§ Page excerpt
Polish historian and intellectual

Adam Michnik (/pl/; born 17 October 1946) is a Polish historian, essayist, former dissident, public intellectual, as well as co-founder and editor-in-chief of the Polish newspaper Gazeta Wyborcza.

Reared in a family of committed communists, Michnik became an opponent of Poland's communist regime at the time of the party's anti-Jewish purges of 1968. He was imprisoned after the 1968 March Events and again after the imposition of martial law in 1981. He has been called "one of Poland's most famous political prisoners".

Michnik played a crucial role during the Polish Round Table Talks, as a result of which the communists agreed to call elections in 1989, which were won by Solidarity. Though he has withdrawn from active politics, he has "maintained an influential voice through journalism". He has received many awards and honors, including the Legion of Honour and European of the Year. He is also one of the 25 leading figures on the Information and Democracy Commission launched by Reporters Without Borders. In 2022, he received the Princess of Asturias Award in the category "Communication and Humanities".

§ Task instructions
1. Which newspaper did Michnik co-found and edit, according to the Adam Michnik passage?
2. Which awards and honors received by Michnik does the Adam Michnik passage name?
Rely only on the Adam Michnik passage itself when answering.

§ Data for analysis
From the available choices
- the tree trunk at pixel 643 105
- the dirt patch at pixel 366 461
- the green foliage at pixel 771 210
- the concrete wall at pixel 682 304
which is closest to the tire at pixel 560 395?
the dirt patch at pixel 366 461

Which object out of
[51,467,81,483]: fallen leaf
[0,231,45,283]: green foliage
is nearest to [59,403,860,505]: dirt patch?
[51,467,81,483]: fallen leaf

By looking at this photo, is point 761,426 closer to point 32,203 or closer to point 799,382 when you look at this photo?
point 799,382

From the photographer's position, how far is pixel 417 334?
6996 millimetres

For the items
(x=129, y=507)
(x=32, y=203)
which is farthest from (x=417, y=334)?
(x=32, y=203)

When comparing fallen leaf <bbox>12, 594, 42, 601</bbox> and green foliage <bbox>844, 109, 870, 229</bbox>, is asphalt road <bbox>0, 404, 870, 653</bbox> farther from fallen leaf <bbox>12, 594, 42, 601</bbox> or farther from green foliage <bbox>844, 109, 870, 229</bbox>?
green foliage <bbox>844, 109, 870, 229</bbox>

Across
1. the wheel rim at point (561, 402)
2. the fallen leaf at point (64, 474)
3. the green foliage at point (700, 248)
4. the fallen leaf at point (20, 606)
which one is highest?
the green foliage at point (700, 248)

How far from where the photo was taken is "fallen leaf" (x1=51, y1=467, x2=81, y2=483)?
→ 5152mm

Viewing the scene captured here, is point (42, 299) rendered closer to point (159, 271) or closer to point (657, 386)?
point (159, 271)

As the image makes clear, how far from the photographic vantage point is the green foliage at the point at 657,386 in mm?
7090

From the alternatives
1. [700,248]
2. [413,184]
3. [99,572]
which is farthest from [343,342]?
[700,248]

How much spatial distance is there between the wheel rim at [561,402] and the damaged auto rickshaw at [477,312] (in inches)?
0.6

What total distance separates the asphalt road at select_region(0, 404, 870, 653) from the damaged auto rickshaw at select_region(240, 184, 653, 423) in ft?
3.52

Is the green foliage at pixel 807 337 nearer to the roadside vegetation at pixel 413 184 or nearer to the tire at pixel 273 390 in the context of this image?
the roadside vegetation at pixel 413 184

§ Outputs for the tasks
1. Gazeta Wyborcza

2. Legion of Honour, European of the Year, Princess of Asturias Award